Junior
Placer sold off its interest in Minera Las Cristinas, the operating company formed by Placer and Venezuelan state enterprise Corporacion Venezolana de Guayana, to Vannessa in mid-July. Vannessa’s total interest in the project will be 95%.
At the same time, the major retains a 2% net smelter return on Vannessa’s portion of copper revenues from the project and a net smelter return on Vannessa’s share of the gold revenues. This starts at 1% if the gold price is below US$276 per oz., moves up to 3% if the gold price is between US$276 and US$350, and runs to 5% if gold goes over US$350.

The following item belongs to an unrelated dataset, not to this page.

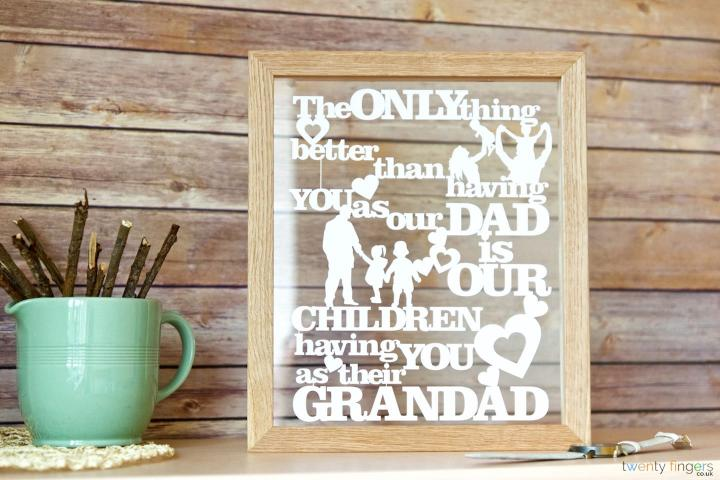 The only thing better than having you as our Dad is our children having you as their Grandad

Placer also has a retained back-in right, which kicks in if a bankable feasibility study shows a 250,000-oz.-per-year gold mine is profitable. The right can be exercised for Vannessa’s capital costs and “pre-production soft costs,” plus 10%. Vannessa would then be entitled to 2% of Placer Dome’s net smelter return on gold and copper production — provided it has spent a minimum of US$2 million in capital costs on the project and maintained the mining rights for more than a year.
Vannessa is looking at the possibility of a 100,000-oz.-per-year mine, a much smaller operation than had been planned by Placer. The junior estimates that a project on that scale, which would only exploit near-surface mineralization, would cost between US$35 million and US$50 million to go into production.